Pharmacy automation technology has existed for more than a decade and is being adopted by a growing number of hospitals for its ability to ensure accuracy, repeatability and patient safety. One of the biggest advantages automated compounding technology provides is removing the primary source of contamination and error – humans – from the compounding process. Automated compounders have an aseptic chamber where medications are mixed and some even can be operated outside a clean room environment.
The automated compounding system our company developed, RIVA, provides other safeguards as well. Vials are photographed and their barcodes are scanned; both are then matched to a product database to ensure the right product is being used in each step.
As compounding progresses, pulsed UV light provides extra disinfection to critical puncture sites, syringes are automatically capped (reducing the risk of needle sticks), and the finished product is dispensed in a syringe or IV bag with an electronic barcode label for documentation. The result is a sterile and accurate medication compound that is verifiably safe for the patient.
Importantly, because of the multiple safety technologies and aseptic environment in which medications are compounded, the technology provides USP<797>-compliant beyond use dating, helping pharmacies maximize production efficiency. RIVA also can be configured with negative air pressure to protect pharmacy workers during chemotherapy compounding.

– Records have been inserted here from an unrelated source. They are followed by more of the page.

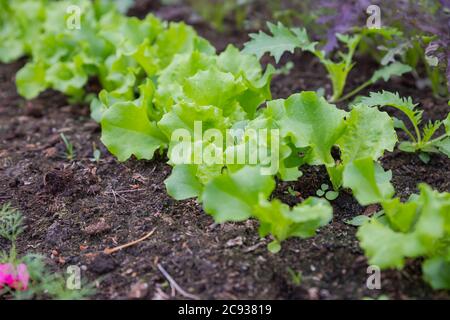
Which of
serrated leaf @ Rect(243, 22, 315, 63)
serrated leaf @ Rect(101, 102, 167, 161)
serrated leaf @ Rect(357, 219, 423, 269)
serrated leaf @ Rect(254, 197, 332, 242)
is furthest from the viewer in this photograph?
serrated leaf @ Rect(243, 22, 315, 63)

Safety and accuracy are the leading reasons CancerCare Manitoba is installing RIVA to prepare chemo compounds for patients. Its CEO Dr. Dhali Dhaliwal put it simply: “This state-of-the-art technology prepares chemotherapy drugs safely and improves accuracy in a clean and contained environment.” Two other Canadian hospitals have installed RIVA for general use and many others are interested in acquiring the technology.
By increasing safety, the technology also saves money. Automation lowers the cost-per-dose of medication and reduces the need for outsourcing. Equally important, automated compounding minimizes the risk of medication errors that can result in patient injury, emergency intervention, extended hospitalizations and liability.
For those who might look to output quality as evidence of production efficacy, pharmacy automation has proven a resounding success. Since RIVA technology was commercialized in 2008, systems have been installed at more than 30 sites worldwide and have cumulatively produced some 2 million IV doses safely and accurately. Further, installed units have performed more than 200,000 routine contamination tests with zero failures.
Throughout the healthcare system, technology has been implemented to enhance the safety and efficiency of countless procedures and systems. For hospitals working to ensure the highest standards of patient care, automated pharmacy compounding technology is an essential means of enhancing medication and patient safety.